== The request ==
Reproduce verbatim the lines of the material, starting with the line that contains "What is the separation distance of" and continuing through the final line of the material, both ends included.

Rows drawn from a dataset
[BEGIN]
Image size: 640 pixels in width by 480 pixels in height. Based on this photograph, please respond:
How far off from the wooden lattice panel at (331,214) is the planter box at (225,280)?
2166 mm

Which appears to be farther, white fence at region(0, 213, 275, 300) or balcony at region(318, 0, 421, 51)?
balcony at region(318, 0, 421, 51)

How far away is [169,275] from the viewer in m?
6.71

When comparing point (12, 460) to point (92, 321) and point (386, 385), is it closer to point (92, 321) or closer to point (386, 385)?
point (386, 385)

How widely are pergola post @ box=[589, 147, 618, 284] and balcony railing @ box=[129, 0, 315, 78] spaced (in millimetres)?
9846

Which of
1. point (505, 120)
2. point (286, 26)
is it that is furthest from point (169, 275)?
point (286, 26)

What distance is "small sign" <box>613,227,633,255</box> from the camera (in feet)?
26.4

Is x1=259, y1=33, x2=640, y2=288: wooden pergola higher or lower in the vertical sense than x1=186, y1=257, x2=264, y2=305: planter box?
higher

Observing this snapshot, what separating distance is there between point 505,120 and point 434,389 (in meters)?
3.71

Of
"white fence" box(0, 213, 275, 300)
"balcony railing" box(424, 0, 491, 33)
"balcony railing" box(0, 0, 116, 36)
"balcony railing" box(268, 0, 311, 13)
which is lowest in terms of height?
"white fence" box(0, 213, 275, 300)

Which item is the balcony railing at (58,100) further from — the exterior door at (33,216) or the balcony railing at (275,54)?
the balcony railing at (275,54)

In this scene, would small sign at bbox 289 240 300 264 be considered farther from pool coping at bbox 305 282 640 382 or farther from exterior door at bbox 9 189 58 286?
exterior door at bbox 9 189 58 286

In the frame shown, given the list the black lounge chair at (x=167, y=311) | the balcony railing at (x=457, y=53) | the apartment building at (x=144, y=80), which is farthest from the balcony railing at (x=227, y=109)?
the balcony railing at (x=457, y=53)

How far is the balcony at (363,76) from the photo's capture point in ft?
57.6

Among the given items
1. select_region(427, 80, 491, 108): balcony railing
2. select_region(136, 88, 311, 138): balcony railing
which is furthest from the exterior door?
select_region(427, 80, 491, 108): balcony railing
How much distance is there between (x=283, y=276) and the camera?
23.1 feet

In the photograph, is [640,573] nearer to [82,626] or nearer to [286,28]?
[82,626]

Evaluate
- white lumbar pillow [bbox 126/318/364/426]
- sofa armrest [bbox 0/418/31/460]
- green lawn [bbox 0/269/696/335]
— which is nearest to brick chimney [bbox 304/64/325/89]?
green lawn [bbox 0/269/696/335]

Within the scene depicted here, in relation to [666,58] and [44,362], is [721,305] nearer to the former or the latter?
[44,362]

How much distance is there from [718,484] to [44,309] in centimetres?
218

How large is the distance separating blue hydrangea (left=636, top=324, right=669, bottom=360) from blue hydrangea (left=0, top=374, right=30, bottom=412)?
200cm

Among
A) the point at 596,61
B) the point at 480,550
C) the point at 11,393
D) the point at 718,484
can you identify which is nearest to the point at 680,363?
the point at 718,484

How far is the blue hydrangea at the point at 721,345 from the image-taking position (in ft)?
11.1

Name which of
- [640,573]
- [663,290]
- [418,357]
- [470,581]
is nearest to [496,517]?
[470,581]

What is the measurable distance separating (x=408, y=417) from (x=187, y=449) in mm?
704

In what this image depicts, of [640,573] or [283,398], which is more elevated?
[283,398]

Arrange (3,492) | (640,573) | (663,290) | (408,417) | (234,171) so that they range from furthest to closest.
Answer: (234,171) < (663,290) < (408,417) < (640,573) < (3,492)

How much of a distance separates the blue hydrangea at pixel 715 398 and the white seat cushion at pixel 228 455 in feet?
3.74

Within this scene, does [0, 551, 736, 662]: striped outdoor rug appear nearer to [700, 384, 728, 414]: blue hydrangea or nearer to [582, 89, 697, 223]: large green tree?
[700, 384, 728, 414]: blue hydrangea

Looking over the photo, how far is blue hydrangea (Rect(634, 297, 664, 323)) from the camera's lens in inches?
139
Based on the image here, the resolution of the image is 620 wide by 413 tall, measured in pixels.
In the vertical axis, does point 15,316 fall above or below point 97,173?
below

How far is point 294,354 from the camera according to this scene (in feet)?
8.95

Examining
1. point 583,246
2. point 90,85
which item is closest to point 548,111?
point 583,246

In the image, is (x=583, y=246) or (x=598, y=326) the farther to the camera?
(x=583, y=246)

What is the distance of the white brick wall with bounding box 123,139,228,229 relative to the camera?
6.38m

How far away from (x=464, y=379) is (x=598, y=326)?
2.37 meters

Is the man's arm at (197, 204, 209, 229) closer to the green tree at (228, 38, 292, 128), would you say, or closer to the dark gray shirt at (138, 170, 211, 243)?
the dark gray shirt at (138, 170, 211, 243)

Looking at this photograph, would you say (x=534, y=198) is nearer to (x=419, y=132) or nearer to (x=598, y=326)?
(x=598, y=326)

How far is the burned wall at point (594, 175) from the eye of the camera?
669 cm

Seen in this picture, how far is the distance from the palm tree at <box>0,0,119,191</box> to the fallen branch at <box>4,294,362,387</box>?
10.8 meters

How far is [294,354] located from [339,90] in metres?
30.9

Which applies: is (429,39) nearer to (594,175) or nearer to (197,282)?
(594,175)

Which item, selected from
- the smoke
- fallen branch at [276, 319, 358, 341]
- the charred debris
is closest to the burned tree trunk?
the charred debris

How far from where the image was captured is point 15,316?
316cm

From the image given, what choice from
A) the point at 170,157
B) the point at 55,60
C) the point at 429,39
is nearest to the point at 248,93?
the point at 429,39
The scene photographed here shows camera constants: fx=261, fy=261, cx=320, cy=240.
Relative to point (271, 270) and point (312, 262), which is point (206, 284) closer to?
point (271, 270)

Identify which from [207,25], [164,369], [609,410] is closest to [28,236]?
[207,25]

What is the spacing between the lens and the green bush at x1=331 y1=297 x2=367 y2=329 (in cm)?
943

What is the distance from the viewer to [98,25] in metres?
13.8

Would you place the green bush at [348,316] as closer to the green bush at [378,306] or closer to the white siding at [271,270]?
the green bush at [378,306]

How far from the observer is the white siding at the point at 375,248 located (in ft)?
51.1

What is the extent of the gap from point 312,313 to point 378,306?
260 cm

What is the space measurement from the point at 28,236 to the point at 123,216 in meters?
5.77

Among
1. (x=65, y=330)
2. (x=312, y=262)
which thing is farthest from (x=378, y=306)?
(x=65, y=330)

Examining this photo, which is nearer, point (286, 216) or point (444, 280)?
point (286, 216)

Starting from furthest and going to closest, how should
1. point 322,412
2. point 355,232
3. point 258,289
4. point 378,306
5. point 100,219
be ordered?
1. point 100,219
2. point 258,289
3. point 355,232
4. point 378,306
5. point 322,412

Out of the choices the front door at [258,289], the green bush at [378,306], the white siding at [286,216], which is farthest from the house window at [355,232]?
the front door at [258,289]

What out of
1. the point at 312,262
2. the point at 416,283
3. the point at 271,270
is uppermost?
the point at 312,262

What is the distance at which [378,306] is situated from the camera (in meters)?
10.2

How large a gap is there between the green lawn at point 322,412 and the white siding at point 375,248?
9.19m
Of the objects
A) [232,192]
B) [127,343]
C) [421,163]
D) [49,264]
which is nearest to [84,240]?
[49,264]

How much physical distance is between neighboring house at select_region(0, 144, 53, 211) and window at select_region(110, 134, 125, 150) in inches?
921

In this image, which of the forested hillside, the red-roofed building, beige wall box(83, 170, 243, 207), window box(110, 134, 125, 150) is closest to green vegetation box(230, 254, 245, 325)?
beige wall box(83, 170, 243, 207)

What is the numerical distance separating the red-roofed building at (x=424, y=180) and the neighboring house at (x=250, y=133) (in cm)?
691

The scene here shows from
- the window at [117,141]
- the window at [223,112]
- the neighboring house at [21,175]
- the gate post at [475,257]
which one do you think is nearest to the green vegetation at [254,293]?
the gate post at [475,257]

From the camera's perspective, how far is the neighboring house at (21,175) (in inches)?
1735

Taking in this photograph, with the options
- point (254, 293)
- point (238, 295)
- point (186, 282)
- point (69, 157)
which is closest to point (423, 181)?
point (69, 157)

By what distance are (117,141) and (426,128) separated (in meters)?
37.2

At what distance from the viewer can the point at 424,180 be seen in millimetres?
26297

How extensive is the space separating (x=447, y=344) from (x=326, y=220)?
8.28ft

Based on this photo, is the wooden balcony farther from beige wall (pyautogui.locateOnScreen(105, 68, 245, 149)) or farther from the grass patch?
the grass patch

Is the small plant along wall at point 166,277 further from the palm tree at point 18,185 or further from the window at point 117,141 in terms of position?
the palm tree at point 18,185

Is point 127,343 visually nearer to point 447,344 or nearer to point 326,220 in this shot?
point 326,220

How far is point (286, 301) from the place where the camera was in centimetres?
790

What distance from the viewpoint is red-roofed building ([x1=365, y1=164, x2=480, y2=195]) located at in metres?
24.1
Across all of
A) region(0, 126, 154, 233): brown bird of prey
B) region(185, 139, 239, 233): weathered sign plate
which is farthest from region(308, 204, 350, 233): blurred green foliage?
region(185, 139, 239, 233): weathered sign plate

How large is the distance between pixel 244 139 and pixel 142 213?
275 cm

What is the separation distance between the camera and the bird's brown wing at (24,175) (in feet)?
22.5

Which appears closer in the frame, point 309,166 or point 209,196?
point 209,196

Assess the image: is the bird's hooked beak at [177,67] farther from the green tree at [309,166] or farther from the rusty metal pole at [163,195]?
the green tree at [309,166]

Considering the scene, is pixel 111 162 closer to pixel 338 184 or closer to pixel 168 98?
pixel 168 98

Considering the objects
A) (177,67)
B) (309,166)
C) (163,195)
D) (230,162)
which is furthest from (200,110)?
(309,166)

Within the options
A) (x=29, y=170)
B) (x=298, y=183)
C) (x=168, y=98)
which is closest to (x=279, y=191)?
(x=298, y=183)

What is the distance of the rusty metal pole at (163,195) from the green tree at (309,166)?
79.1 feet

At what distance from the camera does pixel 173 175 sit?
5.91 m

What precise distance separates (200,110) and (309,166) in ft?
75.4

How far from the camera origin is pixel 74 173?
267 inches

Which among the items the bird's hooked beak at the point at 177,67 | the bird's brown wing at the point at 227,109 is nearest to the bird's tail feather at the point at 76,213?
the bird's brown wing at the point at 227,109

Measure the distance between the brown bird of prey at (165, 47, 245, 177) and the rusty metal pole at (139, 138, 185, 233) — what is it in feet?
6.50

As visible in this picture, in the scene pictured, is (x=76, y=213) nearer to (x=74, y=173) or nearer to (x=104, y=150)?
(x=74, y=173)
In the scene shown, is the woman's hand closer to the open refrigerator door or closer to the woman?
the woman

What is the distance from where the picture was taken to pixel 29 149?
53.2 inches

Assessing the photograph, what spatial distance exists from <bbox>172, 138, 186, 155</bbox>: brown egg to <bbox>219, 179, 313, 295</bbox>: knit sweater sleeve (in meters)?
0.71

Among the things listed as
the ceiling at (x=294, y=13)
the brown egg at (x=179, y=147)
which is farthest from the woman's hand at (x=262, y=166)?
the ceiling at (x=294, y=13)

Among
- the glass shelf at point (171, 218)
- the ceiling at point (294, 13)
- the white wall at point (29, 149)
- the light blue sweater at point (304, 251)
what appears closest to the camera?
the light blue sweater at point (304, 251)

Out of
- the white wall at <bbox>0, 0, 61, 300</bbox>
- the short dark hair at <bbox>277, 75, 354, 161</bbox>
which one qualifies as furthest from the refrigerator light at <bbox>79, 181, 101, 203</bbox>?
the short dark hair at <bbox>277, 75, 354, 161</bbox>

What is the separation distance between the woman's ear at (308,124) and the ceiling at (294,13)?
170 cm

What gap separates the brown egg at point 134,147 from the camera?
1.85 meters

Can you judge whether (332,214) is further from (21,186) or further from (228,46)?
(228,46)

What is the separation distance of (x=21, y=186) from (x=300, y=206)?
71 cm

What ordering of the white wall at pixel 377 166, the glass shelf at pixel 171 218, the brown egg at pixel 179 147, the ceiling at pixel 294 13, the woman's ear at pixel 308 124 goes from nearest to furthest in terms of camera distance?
[END]
== Response for this exercise ==
What is the separation distance of (x=21, y=186) from (x=300, y=206)?
71 cm

What ordering of the white wall at pixel 377 166, the glass shelf at pixel 171 218, the brown egg at pixel 179 147, the ceiling at pixel 294 13, the woman's ear at pixel 308 124 goes from nearest to furthest in terms of camera distance?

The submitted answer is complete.